§ WORK TO DO: Copy out the listing below verbatim, from the line containing "How far apart" up to and including the line containing "252 centimetres".
+---+
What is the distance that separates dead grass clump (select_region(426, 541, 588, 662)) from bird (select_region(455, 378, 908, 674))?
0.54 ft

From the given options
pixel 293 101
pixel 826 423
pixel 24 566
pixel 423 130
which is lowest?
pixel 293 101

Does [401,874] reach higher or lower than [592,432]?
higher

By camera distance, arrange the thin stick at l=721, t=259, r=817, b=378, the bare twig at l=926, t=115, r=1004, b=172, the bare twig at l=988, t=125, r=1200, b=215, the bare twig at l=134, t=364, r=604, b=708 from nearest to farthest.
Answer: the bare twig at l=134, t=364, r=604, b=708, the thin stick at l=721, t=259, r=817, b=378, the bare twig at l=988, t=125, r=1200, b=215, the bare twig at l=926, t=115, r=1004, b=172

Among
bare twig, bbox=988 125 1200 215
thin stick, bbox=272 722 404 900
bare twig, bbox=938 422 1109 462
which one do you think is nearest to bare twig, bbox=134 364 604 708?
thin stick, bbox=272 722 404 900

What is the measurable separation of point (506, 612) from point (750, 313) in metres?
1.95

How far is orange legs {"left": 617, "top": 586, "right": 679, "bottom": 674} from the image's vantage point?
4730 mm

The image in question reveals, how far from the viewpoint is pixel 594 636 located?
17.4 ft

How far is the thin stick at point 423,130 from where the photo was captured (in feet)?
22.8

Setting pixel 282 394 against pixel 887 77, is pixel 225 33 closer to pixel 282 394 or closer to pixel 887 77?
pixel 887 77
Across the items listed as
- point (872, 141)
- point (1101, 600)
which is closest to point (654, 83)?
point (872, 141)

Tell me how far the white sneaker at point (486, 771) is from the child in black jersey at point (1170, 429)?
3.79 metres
+---+
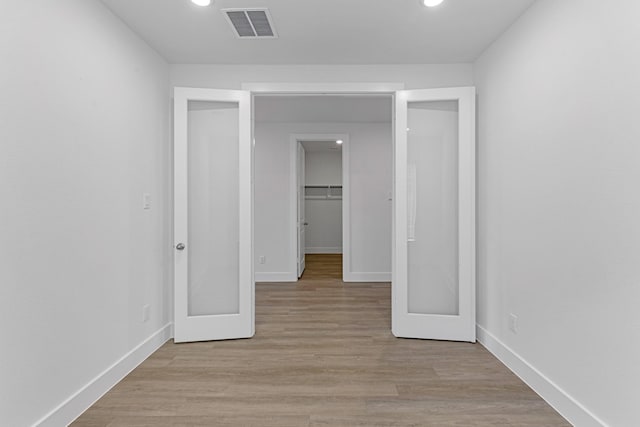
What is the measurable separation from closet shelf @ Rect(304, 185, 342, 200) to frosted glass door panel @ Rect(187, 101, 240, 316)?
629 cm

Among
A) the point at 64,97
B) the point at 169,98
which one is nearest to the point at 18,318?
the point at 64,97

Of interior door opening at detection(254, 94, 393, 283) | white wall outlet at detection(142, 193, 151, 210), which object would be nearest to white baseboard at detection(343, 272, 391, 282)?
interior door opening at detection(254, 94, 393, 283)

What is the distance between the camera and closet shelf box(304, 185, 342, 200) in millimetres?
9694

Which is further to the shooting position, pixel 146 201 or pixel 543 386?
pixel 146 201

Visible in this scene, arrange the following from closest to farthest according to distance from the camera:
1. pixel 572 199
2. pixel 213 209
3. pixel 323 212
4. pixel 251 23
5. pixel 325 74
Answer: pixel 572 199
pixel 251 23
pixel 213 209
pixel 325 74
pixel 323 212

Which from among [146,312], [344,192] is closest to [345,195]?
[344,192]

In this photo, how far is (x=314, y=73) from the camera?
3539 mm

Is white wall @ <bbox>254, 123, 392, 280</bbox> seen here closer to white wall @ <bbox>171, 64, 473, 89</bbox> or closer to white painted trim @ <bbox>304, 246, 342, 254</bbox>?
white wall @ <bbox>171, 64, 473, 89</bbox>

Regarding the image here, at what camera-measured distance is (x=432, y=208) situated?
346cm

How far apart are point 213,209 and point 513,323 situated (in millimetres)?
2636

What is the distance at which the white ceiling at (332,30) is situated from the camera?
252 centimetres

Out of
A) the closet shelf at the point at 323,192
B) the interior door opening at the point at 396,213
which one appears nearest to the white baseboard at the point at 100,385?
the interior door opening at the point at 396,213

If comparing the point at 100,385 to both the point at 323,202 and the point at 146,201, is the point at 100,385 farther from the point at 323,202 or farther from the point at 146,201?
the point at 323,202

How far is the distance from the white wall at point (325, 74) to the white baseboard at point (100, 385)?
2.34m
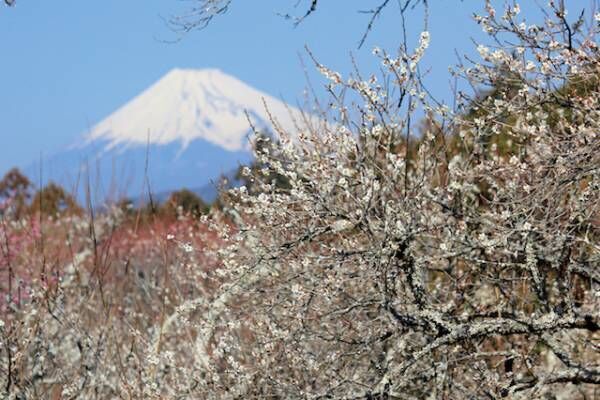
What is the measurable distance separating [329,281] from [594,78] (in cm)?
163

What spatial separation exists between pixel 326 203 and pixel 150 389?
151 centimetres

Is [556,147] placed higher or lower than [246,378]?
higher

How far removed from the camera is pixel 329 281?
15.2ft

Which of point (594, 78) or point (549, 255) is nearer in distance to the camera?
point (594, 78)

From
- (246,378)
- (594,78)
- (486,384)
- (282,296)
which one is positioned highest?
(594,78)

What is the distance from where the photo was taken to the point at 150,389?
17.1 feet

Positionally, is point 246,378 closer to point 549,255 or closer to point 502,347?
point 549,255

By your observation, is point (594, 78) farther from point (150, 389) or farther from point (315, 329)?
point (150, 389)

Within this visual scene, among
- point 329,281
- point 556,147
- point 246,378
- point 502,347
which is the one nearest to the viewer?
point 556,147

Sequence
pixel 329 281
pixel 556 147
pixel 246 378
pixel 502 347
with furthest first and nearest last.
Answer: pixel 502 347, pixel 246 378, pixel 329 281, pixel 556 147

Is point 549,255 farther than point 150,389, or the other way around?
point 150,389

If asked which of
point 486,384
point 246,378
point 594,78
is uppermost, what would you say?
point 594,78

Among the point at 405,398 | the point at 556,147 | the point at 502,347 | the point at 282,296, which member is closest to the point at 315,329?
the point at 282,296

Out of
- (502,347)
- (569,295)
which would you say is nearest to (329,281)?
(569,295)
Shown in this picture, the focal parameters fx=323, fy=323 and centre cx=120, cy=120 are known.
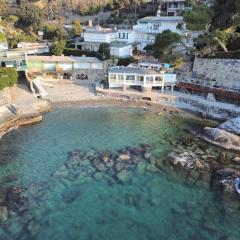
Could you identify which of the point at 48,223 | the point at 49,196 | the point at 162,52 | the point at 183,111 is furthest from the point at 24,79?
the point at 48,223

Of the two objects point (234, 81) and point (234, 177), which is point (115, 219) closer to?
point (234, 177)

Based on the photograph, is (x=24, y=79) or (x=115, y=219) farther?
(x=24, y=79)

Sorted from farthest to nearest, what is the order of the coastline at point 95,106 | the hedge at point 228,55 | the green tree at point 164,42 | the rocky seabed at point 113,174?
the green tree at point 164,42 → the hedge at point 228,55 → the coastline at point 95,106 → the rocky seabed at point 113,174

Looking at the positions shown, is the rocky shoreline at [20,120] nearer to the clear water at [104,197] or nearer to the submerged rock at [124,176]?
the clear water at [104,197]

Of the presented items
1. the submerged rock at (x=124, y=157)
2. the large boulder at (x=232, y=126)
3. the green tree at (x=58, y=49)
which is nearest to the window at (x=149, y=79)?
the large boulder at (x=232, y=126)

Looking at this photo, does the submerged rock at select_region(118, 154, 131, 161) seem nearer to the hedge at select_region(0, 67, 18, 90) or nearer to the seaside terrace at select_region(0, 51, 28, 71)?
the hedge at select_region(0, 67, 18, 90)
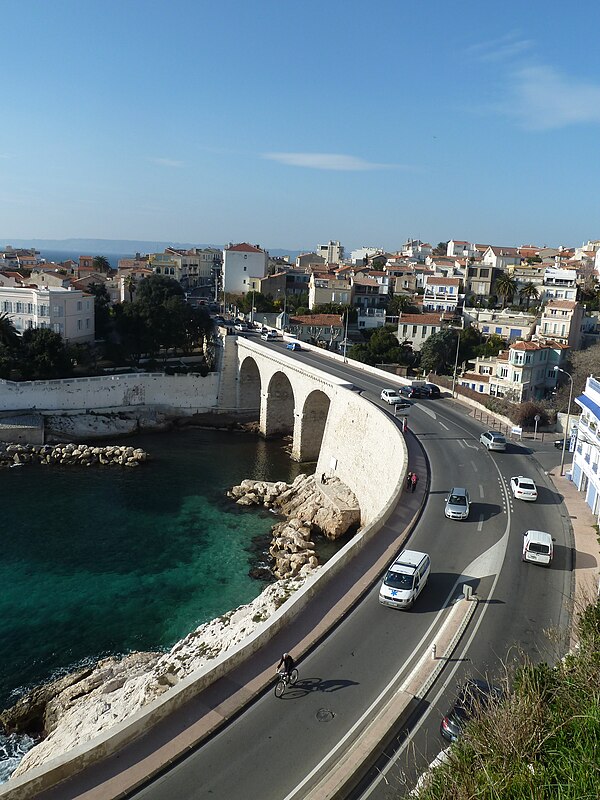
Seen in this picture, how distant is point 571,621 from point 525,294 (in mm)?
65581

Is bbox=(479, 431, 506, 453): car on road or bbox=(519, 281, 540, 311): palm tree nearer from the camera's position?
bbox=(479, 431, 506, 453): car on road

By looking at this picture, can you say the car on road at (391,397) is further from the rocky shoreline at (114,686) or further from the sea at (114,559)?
+---+
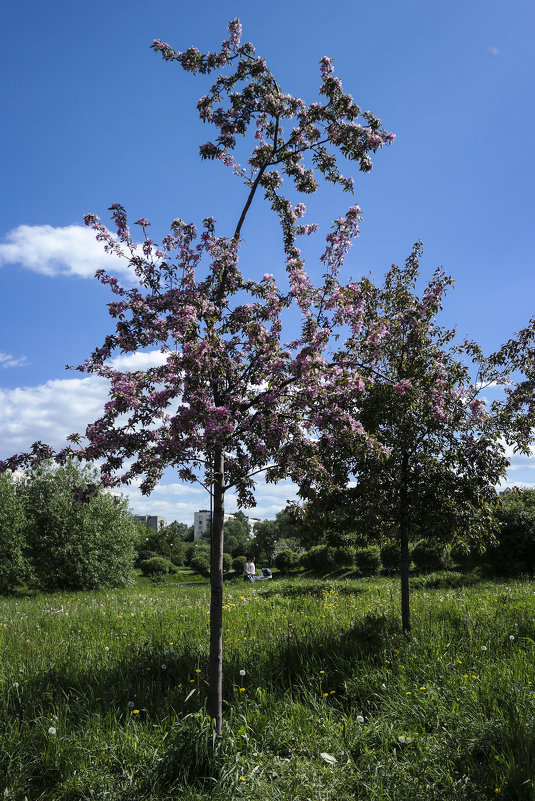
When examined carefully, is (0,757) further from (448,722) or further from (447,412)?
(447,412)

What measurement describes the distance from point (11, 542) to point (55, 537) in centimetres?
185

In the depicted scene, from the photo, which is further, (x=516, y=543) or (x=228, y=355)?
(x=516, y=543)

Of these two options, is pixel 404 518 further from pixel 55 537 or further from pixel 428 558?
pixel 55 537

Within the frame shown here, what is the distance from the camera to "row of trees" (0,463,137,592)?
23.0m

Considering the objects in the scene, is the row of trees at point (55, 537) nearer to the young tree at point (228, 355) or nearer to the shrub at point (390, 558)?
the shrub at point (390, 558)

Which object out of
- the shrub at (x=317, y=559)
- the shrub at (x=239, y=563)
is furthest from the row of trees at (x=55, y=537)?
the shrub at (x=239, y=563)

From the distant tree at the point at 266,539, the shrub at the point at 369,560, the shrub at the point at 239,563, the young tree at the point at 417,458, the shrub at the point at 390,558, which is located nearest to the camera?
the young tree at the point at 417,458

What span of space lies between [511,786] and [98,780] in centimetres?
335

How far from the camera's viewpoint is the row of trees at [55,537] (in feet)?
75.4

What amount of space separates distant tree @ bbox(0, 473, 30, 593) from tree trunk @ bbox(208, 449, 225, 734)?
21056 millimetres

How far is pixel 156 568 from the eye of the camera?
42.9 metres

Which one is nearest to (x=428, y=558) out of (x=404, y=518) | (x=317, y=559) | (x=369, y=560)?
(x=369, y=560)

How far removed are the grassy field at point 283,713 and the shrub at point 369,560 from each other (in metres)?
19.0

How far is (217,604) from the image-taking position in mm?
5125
+---+
§ TASK ANSWER:
How far apart are point 213,209 and point 513,323 situated (in millimetres)?
2636

What is the distance at which the white ceiling at (332,30) is situated from the camera?
252 centimetres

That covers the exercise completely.